SELECTED TEXT:
Please indicate whether you support version A, B or some other version, along with your reasoning. Snooganssnoogans (talk) 22:19, 8 May 2019 (UTC)

Survey

The following discussion is closed. Please do not modify it. Subsequent comments should be made on the appropriate discussion page. No further edits should be made to this discussion.


  • Version B: Version A's contention that some estimates are uncontroversial, while others are not, is pure original research on the part of Snooganssnoogans. In fact, the studies that Snooganssnoogans has decided to single out as "disputed" are precisely the studies which the academic literature indicates are the most rigorous: "Of the population-based studies, the Roberts and Burnham studies provided the most rigorous methodology as their primary outcome was mortality" (Tapp et al. 2008, "Iraq War mortality estimates: A systematic review". Conflict and Health. 2(1). doi:10.1186/1752-1505-2-1), "Although the Roberts and Burnham studies faced some criticism in the news media and elsewhere, part of which may have been politically motivated, these studies have been widely viewed among peers as the most rigorous investigations of Iraq War–related mortality among Iraqi civilians; we agree with this assessment and believe that the Hagopian study is also scientifically rigorous" (Levy & Sidel 2016, "Documenting the Effects of Armed Conflict on Population Health". Annual Review of Public Health. 37:205–218. doi:10.1146/annurev-publhealth-032315-021913). Version A incorrectly describes the Lancet studies as particularly disputed, despite them being described in the academic literature as among the most rigorous studies on Iraq War mortality. Version B is neutral, does not describe any one survey-based estimate as more reliable than another, and notes that all casualty estimates are difficult and disputed. Version A's assessment that particular studies are more reliable than others is based only on one editor's personal opinion, and contradicts the sources. I encourage editors commenting here to take the time to look over the discussion above, where an attempt has been made to look through the academic literature in a systematic fashion. In contrast, Version A has been loaded up with a smattering of cherry-picked articles that: 1. Do not support the proposed text in Version A, or 2. Rely heavily on the work of one critic of the Lancet studies, Michael Spagat, whose work has not been widely cited in the academic literature. Version B is based on the most widely cited academic literature that deals with the Lancet studies, and on review articles in prestigious journals (e.g., Annual Reviews). -Thucydides411 (talk) 22:34, 8 May 2019 (UTC)

WHAT YOU ARE ASKED TO DO: Reproduce the talk-page text that begins at the words "Please indicate whether" and stops after "to this discussion.", changing "discussion" to "thread" throughout.

INPUT DATA:
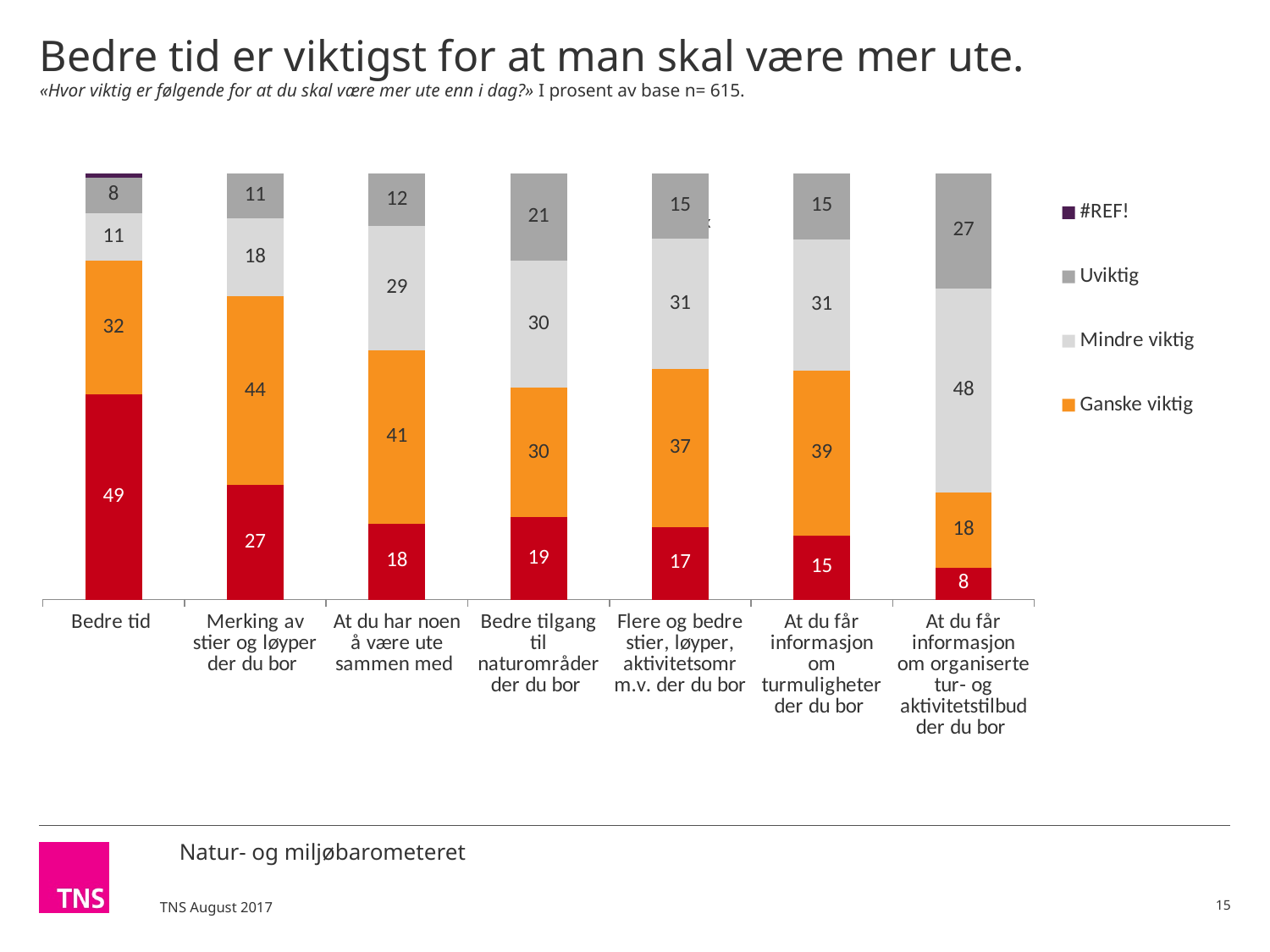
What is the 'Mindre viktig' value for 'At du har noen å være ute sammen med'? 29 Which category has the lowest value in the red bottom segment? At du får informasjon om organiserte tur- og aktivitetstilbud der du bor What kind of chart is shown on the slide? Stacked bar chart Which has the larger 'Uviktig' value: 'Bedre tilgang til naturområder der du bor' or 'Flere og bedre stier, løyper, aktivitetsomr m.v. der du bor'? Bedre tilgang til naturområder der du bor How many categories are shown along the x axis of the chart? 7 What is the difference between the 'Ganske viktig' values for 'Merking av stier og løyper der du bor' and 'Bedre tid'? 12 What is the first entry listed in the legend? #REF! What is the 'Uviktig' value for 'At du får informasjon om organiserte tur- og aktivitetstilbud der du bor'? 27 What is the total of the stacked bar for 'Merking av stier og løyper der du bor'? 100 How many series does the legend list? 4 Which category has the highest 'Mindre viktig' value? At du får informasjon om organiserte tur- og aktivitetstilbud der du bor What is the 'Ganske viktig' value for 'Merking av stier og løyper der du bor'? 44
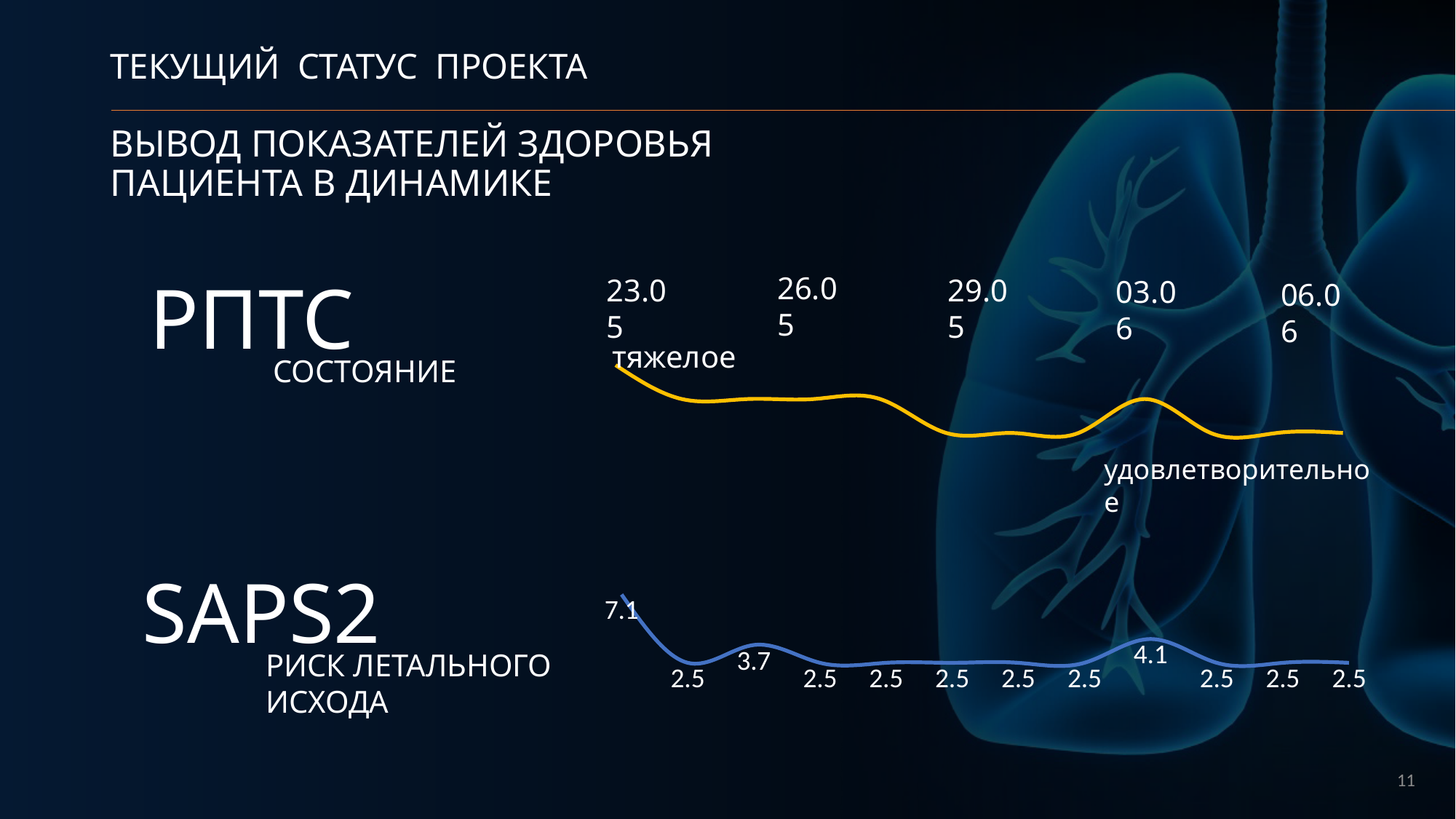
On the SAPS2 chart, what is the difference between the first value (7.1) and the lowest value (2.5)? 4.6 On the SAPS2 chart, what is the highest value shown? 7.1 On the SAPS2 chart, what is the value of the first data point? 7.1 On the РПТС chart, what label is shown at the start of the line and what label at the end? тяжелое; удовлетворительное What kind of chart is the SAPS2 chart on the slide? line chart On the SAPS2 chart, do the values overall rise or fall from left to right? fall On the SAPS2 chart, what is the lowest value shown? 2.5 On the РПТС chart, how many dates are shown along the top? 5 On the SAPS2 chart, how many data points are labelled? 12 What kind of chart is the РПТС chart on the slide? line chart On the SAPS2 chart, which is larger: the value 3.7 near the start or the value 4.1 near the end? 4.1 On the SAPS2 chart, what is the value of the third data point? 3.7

RESPONSE TO THIS EXERCISE:
Please indicate whether you support version A, B or some other version, along with your reasoning. Snooganssnoogans (talk) 22:19, 8 May 2019 (UTC)

Survey

The following thread is closed. Please do not modify it. Subsequent comments should be made on the appropriate thread page. No further edits should be made to this thread.